Enunciado da tarefa: Copie na íntegra, sem qualquer alteração, o trecho para leitura apresentado a seguir.

Em outras oportunidades, o presidente culpou também o aumento do consumo pela inflação. Em uma live, no dia 9 de setembro, ele disse que “o mundo todo passou a consumir mais”. “Além de o mundo crescer em média mais de 60 milhões de habitantes por ano, ele passou a consumir mais. O pessoal ficou mais em casa. Alguns passam fome? Sim, passam fome. Mas a média dos que passaram a comer mais foi bem maior. Se você perguntar em casa, ou olhar para você e lembrar quanto você pesava no passado (antes da pandemia) e pesa agora, na média, todo mundo engordou um pouco mais. É uma realidade”, completou.
Quanto à alta dos preços dos combustíveis, Bolsonaro, mesmo com a disparada do dólar, um dos principais responsáveis pelos aumentos, prefere culpar os governadores e o ICMS, um imposto estadual que não sofreu variação nos últimos anos. Em uma entrevista à Rede Fonte de Comunicação, no dia 30 de agosto, ele afirmou que “o que pesa” no preço da gasolina é o ICMS e que “o grande problema é a ganância” de governadores. “É um crime o que acontece, um assalto explícito em cima do consumidor”, continuou.

Material apresentado:
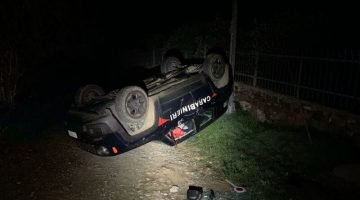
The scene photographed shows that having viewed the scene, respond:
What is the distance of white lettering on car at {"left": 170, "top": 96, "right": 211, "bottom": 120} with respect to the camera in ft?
20.0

Resultado:
Em outras oportunidades, o presidente culpou também o aumento do consumo pela inflação. Em uma live, no dia 9 de setembro, ele disse que “o mundo todo passou a consumir mais”. “Além de o mundo crescer em média mais de 60 milhões de habitantes por ano, ele passou a consumir mais. O pessoal ficou mais em casa. Alguns passam fome? Sim, passam fome. Mas a média dos que passaram a comer mais foi bem maior. Se você perguntar em casa, ou olhar para você e lembrar quanto você pesava no passado (antes da pandemia) e pesa agora, na média, todo mundo engordou um pouco mais. É uma realidade”, completou.
Quanto à alta dos preços dos combustíveis, Bolsonaro, mesmo com a disparada do dólar, um dos principais responsáveis pelos aumentos, prefere culpar os governadores e o ICMS, um imposto estadual que não sofreu variação nos últimos anos. Em uma entrevista à Rede Fonte de Comunicação, no dia 30 de agosto, ele afirmou que “o que pesa” no preço da gasolina é o ICMS e que “o grande problema é a ganância” de governadores. “É um crime o que acontece, um assalto explícito em cima do consumidor”, continuou.